The tingling taste buds:
It did take me a while to find the real stuff here. There are many a tourist haunts with the Indian-ized Italian, Mexican and other global fare. The usual Indian thali is also around in plenty. But the special yet simple Rajasthani thali, with their vegetables- ker sangri, gatte ki sabzi, and a few more names that I cannot recall, is best served with a lot of love and authenticity in Swadan. A simple terrace restaurant that gets unanimous recommendation across the city from all locals.  Try the Rajasthani thali there [ the sweet bajra choorma was delicious] and the Dal baati choorma. A satisfied burp is almost a guarantee. My search for good Lal maans however remains. Though I was told by my camel rider that next time I should make it to his little village very close to the Pakistan border. And his wife would make the most delicious Lal Maans ever. Good enough reason for my hungry soul to start plotting the next when and how.

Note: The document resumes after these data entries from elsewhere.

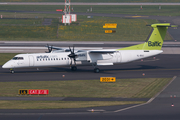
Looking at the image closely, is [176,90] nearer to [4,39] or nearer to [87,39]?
[87,39]

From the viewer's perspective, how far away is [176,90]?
2947 cm

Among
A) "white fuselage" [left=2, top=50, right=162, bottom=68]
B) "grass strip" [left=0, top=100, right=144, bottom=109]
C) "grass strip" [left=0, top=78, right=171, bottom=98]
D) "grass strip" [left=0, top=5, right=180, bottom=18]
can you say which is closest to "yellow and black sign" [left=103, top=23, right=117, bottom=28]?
"grass strip" [left=0, top=5, right=180, bottom=18]

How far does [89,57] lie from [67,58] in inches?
132

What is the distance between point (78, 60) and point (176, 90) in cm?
1638

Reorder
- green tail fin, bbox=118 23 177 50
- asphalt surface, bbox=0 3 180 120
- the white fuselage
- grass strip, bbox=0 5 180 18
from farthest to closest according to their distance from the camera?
1. grass strip, bbox=0 5 180 18
2. green tail fin, bbox=118 23 177 50
3. the white fuselage
4. asphalt surface, bbox=0 3 180 120

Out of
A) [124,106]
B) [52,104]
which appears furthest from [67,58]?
[124,106]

There is still a month  of winter left. All you need is one long weekend. See if you can catch these jewels before a whole year passes by.

Stay tips: If you are not too fussed about great luxury, try and stay inside the fort in a haveli. It is quite the experience that another city may not be able to offer.And if you want the top notch luxury, do look up Suryagarh, followed by Fort Rajwada.